Plain text, sticky notes and public places are the undoing of any password, and that is why a trio of researchers is looking into vibrations, sounds and lights as a means to make authentication to shared or personal devices invisible.
The focus is on haptic (touch sensory) inputs and sounds as a means to shield passwords from observation-based attacks in public places. A user's pin ends up being a series of cues.
Phone Lock is one method for an invisible password
The "invisible password" theory and prototypes are outlined in a research paper entitled "Open Sesame: Design Guidelines for Invisible Passwords" that was written by Korea Advanced Institute of Science and Technology researchers Andrea Bianchi and Dong-Soo Kwon, and University of Madeira (Portugal) researcher Ian Oakley.
Bianchi develop the idea three years ago when he began working on his Ph.D. His work in a robotics lab specializing in haptic interfaces led him to believe they had other applications.
"It struck me the idea that haptics, at its core, is an invisible modality that could be used for "invisible" communication channel between machines and humans," he said.
The authentication systems are targeted at public machines, such as ATMs or electronic door locks on buildings or cars, or for smartphone passwords.
The researchers say invisible inputs and outputs could put an end to shoulder surfing or spying cameras, when a user is entering a PIN or password.
There are two basic interaction methods used: recognition techniques, a set of encoded data that the user recognizes, and counting techniques, where the user counts cues and associates them with an action.
The haptic system uses vibrations with different intensities, rhythms, frequencies and patterns to create an "alphabet of cues" used to set up passwords and then repeated for log-in.
Audio inputs use a sound, beeps or a voice calling out numbers. The trio says the audio inputs are best secured with headphones or earbuds.
The haptic inputs include a three-key pad that vibrates, a hardware selection wheel and a touch-screen wheel (see photo) for mobile devices. Inputs also include colored buttons and something called Spin Lock, which uses a series of clicks and works like a combination on a safe.
The trio has put together a video showing different prototypes and input methods, including the keypad, haptic wheel, phone lock, video spin wheel, time lock and a color lock that associates numbers and colors.
In 2009, Bianchi published a paper on his haptic ideas at the Human Computer Interaction (HCI) conference. At the conference, he met Oakley, who helped him develop interfaces beyond Bianchi's original keypad, which attached to a computer.

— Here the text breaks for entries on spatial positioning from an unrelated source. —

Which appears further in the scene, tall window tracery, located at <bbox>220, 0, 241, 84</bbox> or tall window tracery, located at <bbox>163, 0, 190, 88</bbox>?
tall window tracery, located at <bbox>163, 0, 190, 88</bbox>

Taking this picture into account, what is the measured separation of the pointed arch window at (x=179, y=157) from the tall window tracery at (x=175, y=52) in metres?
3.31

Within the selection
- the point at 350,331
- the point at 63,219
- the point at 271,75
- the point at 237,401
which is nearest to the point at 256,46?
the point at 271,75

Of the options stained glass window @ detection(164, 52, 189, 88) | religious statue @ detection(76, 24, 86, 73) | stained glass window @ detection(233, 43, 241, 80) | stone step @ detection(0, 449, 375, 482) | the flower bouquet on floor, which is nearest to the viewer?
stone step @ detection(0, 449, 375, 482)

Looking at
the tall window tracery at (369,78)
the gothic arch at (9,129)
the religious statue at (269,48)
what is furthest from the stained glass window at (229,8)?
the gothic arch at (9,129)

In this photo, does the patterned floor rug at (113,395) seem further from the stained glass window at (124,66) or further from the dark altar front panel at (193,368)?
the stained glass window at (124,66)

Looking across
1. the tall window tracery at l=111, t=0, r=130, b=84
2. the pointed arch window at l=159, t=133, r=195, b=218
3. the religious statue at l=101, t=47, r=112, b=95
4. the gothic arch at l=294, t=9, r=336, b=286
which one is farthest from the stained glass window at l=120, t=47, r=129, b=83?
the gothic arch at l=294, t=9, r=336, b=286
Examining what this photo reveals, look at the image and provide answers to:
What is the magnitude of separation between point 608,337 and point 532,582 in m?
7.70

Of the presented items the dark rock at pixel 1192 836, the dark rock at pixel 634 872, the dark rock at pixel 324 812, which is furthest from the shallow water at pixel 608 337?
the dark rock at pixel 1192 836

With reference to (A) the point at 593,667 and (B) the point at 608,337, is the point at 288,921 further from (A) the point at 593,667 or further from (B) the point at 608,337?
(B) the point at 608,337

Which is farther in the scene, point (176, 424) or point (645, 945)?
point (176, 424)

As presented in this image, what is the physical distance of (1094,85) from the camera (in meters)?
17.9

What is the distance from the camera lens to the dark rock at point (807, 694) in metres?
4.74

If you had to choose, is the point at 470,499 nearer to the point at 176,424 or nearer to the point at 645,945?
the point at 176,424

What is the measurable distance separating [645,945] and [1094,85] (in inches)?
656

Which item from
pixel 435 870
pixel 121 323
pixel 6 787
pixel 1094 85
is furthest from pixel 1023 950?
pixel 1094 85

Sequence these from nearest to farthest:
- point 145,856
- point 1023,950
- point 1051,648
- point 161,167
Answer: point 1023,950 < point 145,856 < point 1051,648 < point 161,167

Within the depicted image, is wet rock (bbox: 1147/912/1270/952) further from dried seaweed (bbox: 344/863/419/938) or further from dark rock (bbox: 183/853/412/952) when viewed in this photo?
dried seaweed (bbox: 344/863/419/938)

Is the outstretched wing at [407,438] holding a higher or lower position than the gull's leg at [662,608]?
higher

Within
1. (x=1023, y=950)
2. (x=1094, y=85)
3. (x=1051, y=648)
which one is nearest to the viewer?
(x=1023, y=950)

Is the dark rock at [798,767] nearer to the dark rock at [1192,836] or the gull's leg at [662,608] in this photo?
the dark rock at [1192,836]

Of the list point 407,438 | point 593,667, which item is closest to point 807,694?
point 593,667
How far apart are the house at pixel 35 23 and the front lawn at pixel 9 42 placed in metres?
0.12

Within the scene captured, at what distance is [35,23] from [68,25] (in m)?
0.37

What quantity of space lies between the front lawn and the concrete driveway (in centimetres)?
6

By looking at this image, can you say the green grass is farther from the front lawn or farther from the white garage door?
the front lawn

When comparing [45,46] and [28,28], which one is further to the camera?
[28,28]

"I realized that the extra-level of security we provided to users was not justified by the loss in usability," said Bianchi. With the haptic keypad, he said, it took more than 20 seconds to insert a password along with the effort of just remembering it.
Bianchi and Oakly set about developing other interfaces.
First was a haptic wheel, a hardware device the user turned to select various cues. Bianchi, however, thought the hardware was a gating factor to adoption so an iPhone interface was developed called Phone Lock, which uses a grid of "icons" that when touched activate a specific pattern using the vibration motor in the phone.
The pair then developed a method to count haptic cues, which led to an interface called Time Lock. Eventually, password entry took less than 10 seconds and error rates among first time users dropped to between 2-7%.
Bianchi says haptic systems from the past have been multimodal and have had error rates beyond 50%. The system outlined in the trio's research is unimodal and a "pure haptic password."
The trio has patented their systems and is working to find companies to partner with them on development.
They are also working on techniques to foil shoulder surfing and on other methods of password input beyond haptics that are smartphone based.
"The idea is to shift the complexity of passwords from a terminal to a private devices (e.g., phones), by finding ways to securely transmit a password from the private device to a terminal," says Bianchi.
The idea uses flashing lights on the mobile device or micro-magnetic fields that can be picked up by a hardware reader. Bianchi calls it LuxPass (video). A user would enter a code on the phone and place it on the reader, the code would activate a sequence of flashing lights to transmit the password.
"The challenge is not using any type of wireless - RFID, NFC, wireless, Bluetooth - or public-key infrastructure, so as to avoid both a man-in-the-middle attack or pairing before usage," said Bianchi.